Page extract:
*****

I want to learn to speak Building.

plan2I want to be able to read rotunda, to decipher synagogue and skyscraper, to be fluent in finial and fleche. I’m already in love with the language. Clerestory; entablature; architrave: they sound like unspeakably lovely sexual feats, but I want them to mean more to me than mouth porn. I want to scale their heights, mine their subtleties and erect from their furling consonants a real, solid geometry.

I used to think I was destined to be an architect. It was all planned out. I would live sky high in a light-filled New York loft, playing with big sheets of paper and clicky pencils, enveloped by soft scents of agapanthus and Arabica. Now and then I would get down to earth on a building site, playing with big workmen and chewed HBs, enveloped by soft scents of ash and arsecrack.

My only problem was the whole making-a-building thing. I just don’t do 3D; my spatial abilities are penulitmate to none. From an early age, my Duplo collapsed; my Lego caved in; my Jenga teetered and smashed.

I know my Gehry from my Hadid, but mainly because of his beautiful torques for Tiffany and her bonkers Melissa kicks. I get searing, soul-swiving pleasure from William Kent style country piles and Lasdunian bunkers alike, but I am reduced to gazing with inarticulate awe and fear, when I want to parse them, understand them, probe them, play.

My self-education has started slowly. I kicked off with the trashy but embarrassingly addictive fictional formica that is Pillars of the Earth, Ken Follet’s cathedral tome; I’ve moved onto the slightly less flimsy but still moderately MDF Architecture of Happiness by Alain de Botton. At the end of the month, the Andrea Palladio show at the Royal Academy should raise my ignorance another rung.

*****

Raw data:
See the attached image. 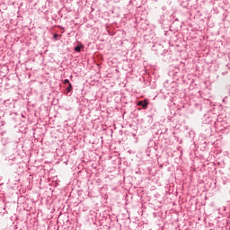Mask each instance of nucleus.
<instances>
[{"label": "nucleus", "instance_id": "f257e3e1", "mask_svg": "<svg viewBox=\"0 0 230 230\" xmlns=\"http://www.w3.org/2000/svg\"><path fill=\"white\" fill-rule=\"evenodd\" d=\"M148 104H149V102H148V100H146V99H145L144 101H139L137 103V105L138 106V107H142L143 109H148Z\"/></svg>", "mask_w": 230, "mask_h": 230}, {"label": "nucleus", "instance_id": "f03ea898", "mask_svg": "<svg viewBox=\"0 0 230 230\" xmlns=\"http://www.w3.org/2000/svg\"><path fill=\"white\" fill-rule=\"evenodd\" d=\"M66 93H71V91H73V84H66Z\"/></svg>", "mask_w": 230, "mask_h": 230}, {"label": "nucleus", "instance_id": "7ed1b4c3", "mask_svg": "<svg viewBox=\"0 0 230 230\" xmlns=\"http://www.w3.org/2000/svg\"><path fill=\"white\" fill-rule=\"evenodd\" d=\"M82 48H84L83 45H78L75 47V51H76L77 53H80L82 51Z\"/></svg>", "mask_w": 230, "mask_h": 230}, {"label": "nucleus", "instance_id": "20e7f679", "mask_svg": "<svg viewBox=\"0 0 230 230\" xmlns=\"http://www.w3.org/2000/svg\"><path fill=\"white\" fill-rule=\"evenodd\" d=\"M63 84H64V85H69V84H71V83L69 82L68 79H65V80L63 81Z\"/></svg>", "mask_w": 230, "mask_h": 230}, {"label": "nucleus", "instance_id": "39448f33", "mask_svg": "<svg viewBox=\"0 0 230 230\" xmlns=\"http://www.w3.org/2000/svg\"><path fill=\"white\" fill-rule=\"evenodd\" d=\"M1 127H4V121H3L1 119H0V128Z\"/></svg>", "mask_w": 230, "mask_h": 230}, {"label": "nucleus", "instance_id": "423d86ee", "mask_svg": "<svg viewBox=\"0 0 230 230\" xmlns=\"http://www.w3.org/2000/svg\"><path fill=\"white\" fill-rule=\"evenodd\" d=\"M54 39H55L56 40H58V34H54Z\"/></svg>", "mask_w": 230, "mask_h": 230}, {"label": "nucleus", "instance_id": "0eeeda50", "mask_svg": "<svg viewBox=\"0 0 230 230\" xmlns=\"http://www.w3.org/2000/svg\"><path fill=\"white\" fill-rule=\"evenodd\" d=\"M56 222H57V224H58V219H57V221H56Z\"/></svg>", "mask_w": 230, "mask_h": 230}]
</instances>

*****

What is being asked: Reproduce the passage from the architecture essay above, from "I want to learn" up to and including "real, solid geometry.".

Answer:
I want to learn to speak Building.

plan2I want to be able to read rotunda, to decipher synagogue and skyscraper, to be fluent in finial and fleche. I’m already in love with the language. Clerestory; entablature; architrave: they sound like unspeakably lovely sexual feats, but I want them to mean more to me than mouth porn. I want to scale their heights, mine their subtleties and erect from their furling consonants a real, solid geometry.